Top of Input data
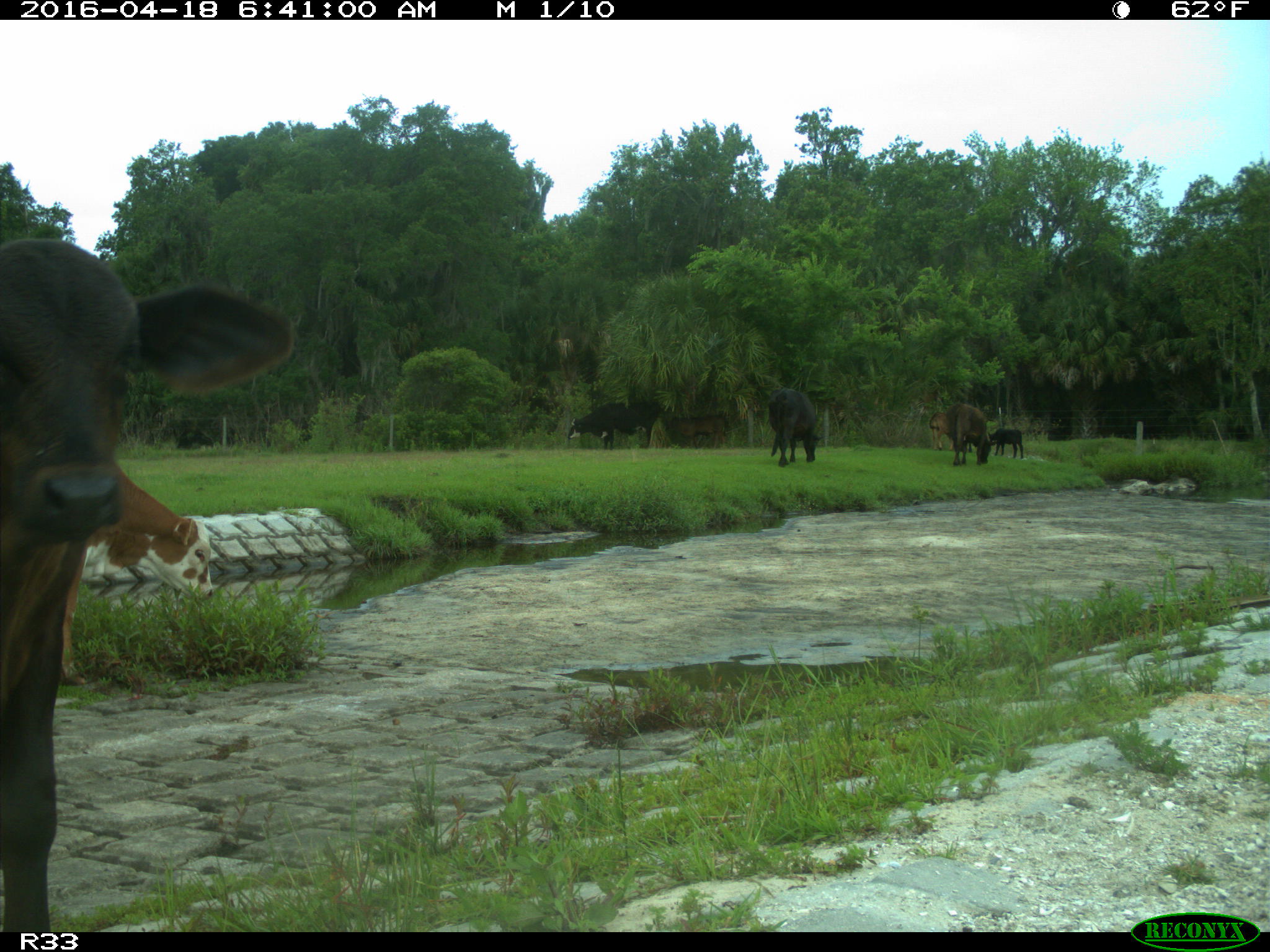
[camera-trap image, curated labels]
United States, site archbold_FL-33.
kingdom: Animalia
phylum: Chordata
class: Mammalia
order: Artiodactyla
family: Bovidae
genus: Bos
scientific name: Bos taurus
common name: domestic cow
Bottom of Input data
*Exercise description*.
Restate exactly each line of the data from the one bearing "phylum: Chordata" to the end, and add nothing.

*Solution to this task*.
phylum: Chordata
class: Mammalia
order: Artiodactyla
family: Bovidae
genus: Bos
scientific name: Bos taurus
common name: domestic cow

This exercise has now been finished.